* STATED GOAL A:
In the page extract on Nintendo 64 soundtracks, what did the writer first think about the Mario Party 3 composer?

* PAGE EXTRACT:
------------------------------------------------------------------------
Cubed3's Top 20 Nintendo 64 Soundtracks - Part 3 (10-6)
Let's start the week with a handful of classic Nintendo 64 tunes in the third part of Cubed3's Top 20 Soundtracks. We once again reveal five more must-hear selections for your aural pleasures - bouncing bass, nippy guitar, deep synths and elegant piano are at the forefront of today's five.
10. Wave Race 64
Nintendo's water-based racer was completely revamped from its original Game Boy edition to a spectacular jet-ski triumph that left players feeling like they were in the midst of the great blue, with waves lapping around their ankles. To help boost this feeling, the audio team crafted a soundtrack filled with sun-kissed tunes that built up the vibe right from the energetic Main Title through to the peaceful pan pipe-led Milky Lake. Listening to synthesiser-based theme of Sunset Bay continues to augment the overall ambience and works perfectly with the over-the-top screaming announcer, complete with roaring engine sounds. Finally, despite being a racing title, some of the cheese-laden tunes in Wave Race 64 definitely give off an air of Ace Attorney in places, especially the 80s-esque Southern Island. Take a listen and see what your thoughts are. Adam Riley
9) Mario Party 3
When you think about beautiful gaming music it’s usually associated with the grandeur of screeching strings, the epic blasting of trumpets and the adrenaline rush of drum beats. Something along the lines of The Legend of Zelda may suffice, but surely not Mario Party? Mario Party 3? It can seem quite obscure but there is method to the madness of this selection! Seriously, when I first heard this, my first thought was that the composer just had to be a bassist. The bass adds depth, buoyancy and atmosphere to where it’s needed, like blood supplying oxygen when you need it most. Usually such an instrument is overlooked, but this is a great spice that makes the music stick in your head.
------------------------------------------------------------------------
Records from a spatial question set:
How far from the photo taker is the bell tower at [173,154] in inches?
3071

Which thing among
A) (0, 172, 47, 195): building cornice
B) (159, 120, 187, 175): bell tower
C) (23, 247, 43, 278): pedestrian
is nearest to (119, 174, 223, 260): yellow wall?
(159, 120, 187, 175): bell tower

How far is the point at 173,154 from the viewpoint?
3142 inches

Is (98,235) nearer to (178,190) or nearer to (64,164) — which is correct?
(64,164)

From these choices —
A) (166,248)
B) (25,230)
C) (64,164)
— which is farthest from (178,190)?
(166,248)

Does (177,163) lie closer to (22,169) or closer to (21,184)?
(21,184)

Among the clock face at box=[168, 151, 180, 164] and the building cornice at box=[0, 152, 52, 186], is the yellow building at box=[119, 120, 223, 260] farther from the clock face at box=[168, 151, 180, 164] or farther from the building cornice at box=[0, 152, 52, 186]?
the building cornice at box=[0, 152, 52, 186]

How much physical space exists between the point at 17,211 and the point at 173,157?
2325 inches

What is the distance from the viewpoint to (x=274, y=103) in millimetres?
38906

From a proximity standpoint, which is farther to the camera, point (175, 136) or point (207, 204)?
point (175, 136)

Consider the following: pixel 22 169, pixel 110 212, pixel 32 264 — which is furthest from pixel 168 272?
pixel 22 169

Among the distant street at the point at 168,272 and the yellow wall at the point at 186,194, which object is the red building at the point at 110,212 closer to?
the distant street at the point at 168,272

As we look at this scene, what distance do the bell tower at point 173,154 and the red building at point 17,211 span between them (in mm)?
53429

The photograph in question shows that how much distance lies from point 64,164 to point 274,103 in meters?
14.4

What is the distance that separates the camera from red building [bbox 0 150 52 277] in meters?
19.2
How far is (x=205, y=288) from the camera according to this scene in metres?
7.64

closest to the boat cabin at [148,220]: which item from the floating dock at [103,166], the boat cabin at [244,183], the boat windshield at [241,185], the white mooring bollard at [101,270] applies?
------------------------------------------------------------------------
* STATED GOAL B:
Collect every line of the records that contains the string "pixel".

* COMPLETE OUTPUT A:
That the composer had to be a bassist.

* COMPLETE OUTPUT B:
Consider the following: pixel 22 169, pixel 110 212, pixel 32 264 — which is furthest from pixel 168 272?
pixel 22 169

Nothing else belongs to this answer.